Fantastic Beasts: The Crimes of Grindelwald, the sequel to David Yates' 2016 adaptation of J.K. Rowling's Harry Potter prequel, Fantastic Beasts And Where to Find Them, recently swept the box office in the U.S. and Russia. A box office hit, just like the first film about the magical creatures of the Harry Potter universe, Russian illustrator Max Kostenko was behind many of the "beasts".
Max has never studied drawing and has no specialist education. When he left school he wanted to study graphics at university but failed to make the grade required to get in. So, he embarked on a law course at what he dubs a "dubious establishment" not far from Podolsk. At the same time he worked at various factories and building sites, and as a packer.
Dreaming to escape factory work and do something more creative prompted Max to learn Photoshop. More than 12 years later and today he freelances for Hollywood animation studio DreamWorks as well as working on advertising for top brands that include Volkswagen and Mercedes. His portfolio includes art for Kong: Skull Island and Monster Trucks.
Russia Beyond goes in search of how Max Kotensko created a virtual bridge from Podolsk to Hollywood.
After he left the factory, Max found a job with studio designing websites. But soon he realized that this was not for him either. He started to draw illustrations, initially posting them for free on websites like Revision. Clients soon began to appear. When he had enough orders for a month or so in the pipeline, he quit his design job and went freelance.
"A few months later an agent from France got in touch with me. And I learned that there was a network of illustration agencies - for a commission these people will find clients for you in Western markets. Later I also got agents in the UK and in America," he says.
He got his big break when a London Special FX studio needed a character similar to those he creates. He was recommended and started working for them: "The concept art world in the movie business is rather small. Everyone knows each other. You get work via recommendations. Essentially, all I did was regularly update my portfolio and post it everywhere I could. I was already quite well known in the professional community even before my Hollywood projects appeared," he adds.
He works via email: a job offer comes in with a design assignment and deadline and it is up to him to fulfil the client's requirements.
"My English is not perfect: I have no problem communicating by email but I don't feel very comfortable receiving phone calls," Max observes.
Max used to dream of working in the Hollywood headquarters of such famous animation studios as Pixar, Disney or DreamWorks. But after five years as a concept illustration freelance, he has changed his mind.
"Freelancers get the cream of any project. When you work in an office, you are a subordinate and can be asked to do any job. In an office you can end up drawing in backgrounds or putting in swords. But when a client needs someone to draw a main character, they understand it is better to ask a narrow specialist. And then they come to me," he explains.
Movie project deadlines tend to be tight - between a fortnight and six months. "The average day rate for a freelance concept artist in the West is between $500 and $1,000. The rate can go up to $1,500-$2,000 for the very best," says Max.

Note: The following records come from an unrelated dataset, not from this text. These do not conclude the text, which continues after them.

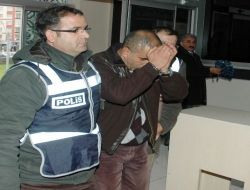 Polis Hasta Kılığına Girdi, Yankesiciyi Suçüstü Yakaladı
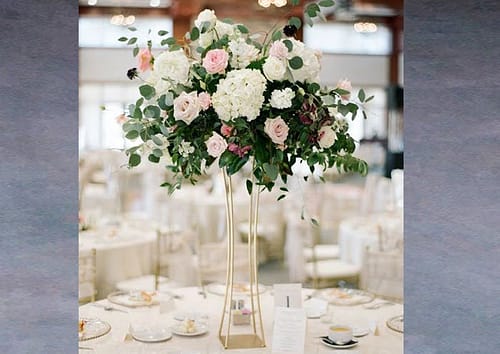 struttura-in-ferro-per-matrimoni-sinuosa-con-base-quadrata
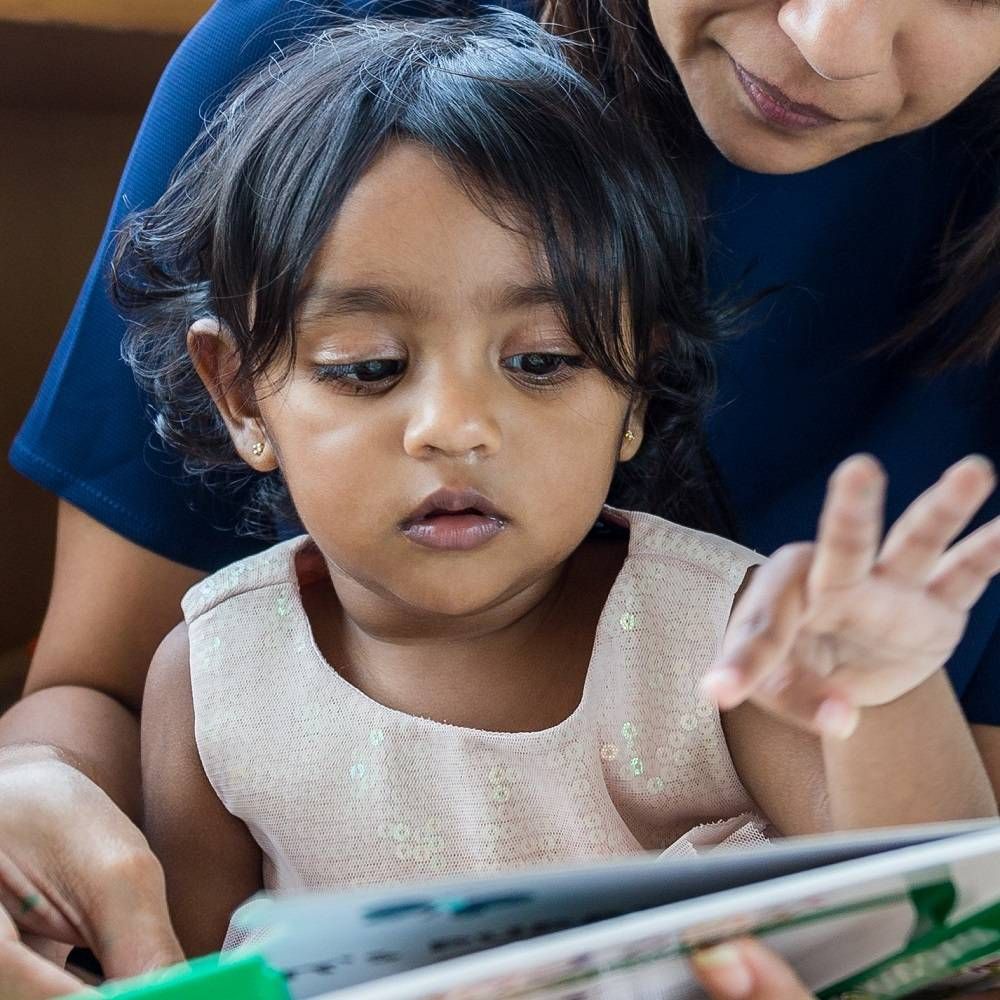 الفرق بين الذكاء العقلي والعاطفي عند الأطفال والنجاح هو التوازن بينهما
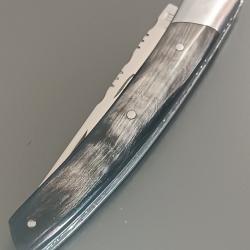 COUTEAU LE THIERS PAR CHEVALERIAS, manche CORNE, guilloché, NEUF.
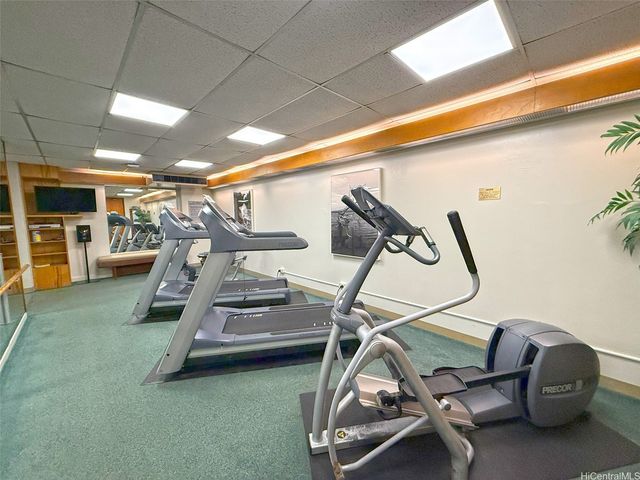 250 Kawaihae Street 2E, Honolulu, HI 96825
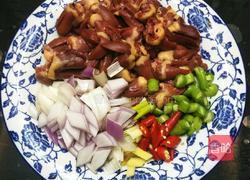 鲁菜大师蒋家常菜酱爆鸡心的做法图解2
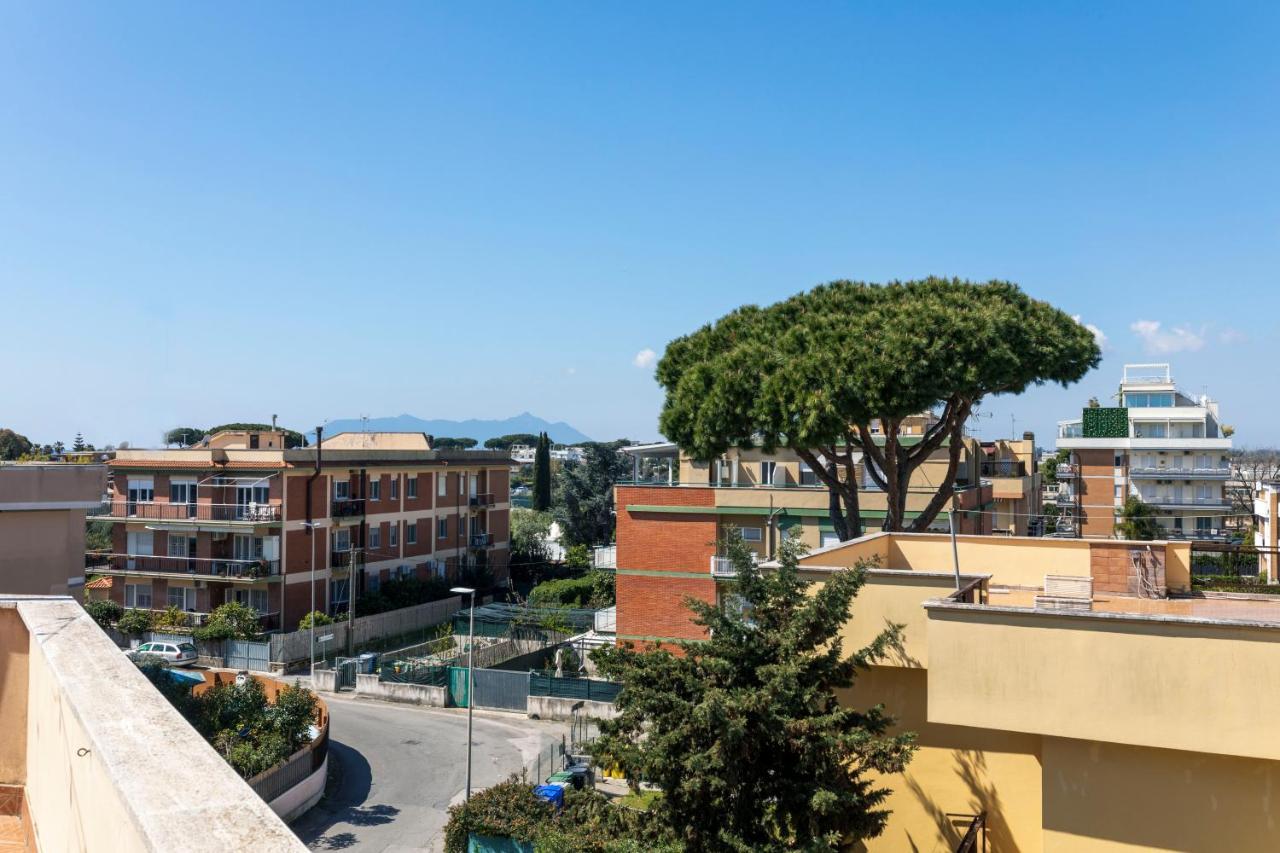 Incantevole Attico 1Minuto Dal Mare Wifi Netflix Terracina Exterior photo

He was employed for around three months on one section of Fantastic Beasts alone, he adds.
Max is often asked what he is doing in Podolsk - a town of 200,000 people that has just one cinema and no IMAX - given that he can now afford to live wherever he wants.
"I was confused - everyone seems to think that once you achieve a certain level of success you must move away. Currently I see no in doing so. I have lived in Podolsk all my life; my friends and family are here; I live next to a forest, the air is good. It suits me here.
"I first saw Fantastic Beasts at a Moscow cinema. I didn't feel any particular emotions. For me it was just a product. I didn't shriek with delight or cry with happiness when I saw my characters on screen. To be honest, I am not a fan of Fantastic Beasts and popcorn movies type. Hayao Miyazaki [the Japanese animator and filmmaker] is more my cup of tea.
"My friends and acquaintances really have barely any idea of what I actually do for a living. They know that I draw something. So they don’t comment on anything, and I get no feedback."
"Inspiration is not part of my working process. It is not the kind of field where you can depend on such things. I sit down at my desk and simply start drawing," says Max.
The process is similar to assembling a Lego set, he says: All his characters are combinations of very simple forms that are often unrelated to each other. Something complex and original emerges. The studio collates the drawings and continues to finalize and animate them. "In the end, one creature may be 60 percent your creation, while another only 20 percent.
"To be honest, I am very critical of my creatures. I like them when I am creating them, but afterwards I find small defects and start to have doubts. My current favorites are the sloth-like white monkey from Part One of Beasts (it has only had its nose changed) and my version of the big 'Chinese' cat from Part Two. In the film it looks slightly different, but I prefer mine."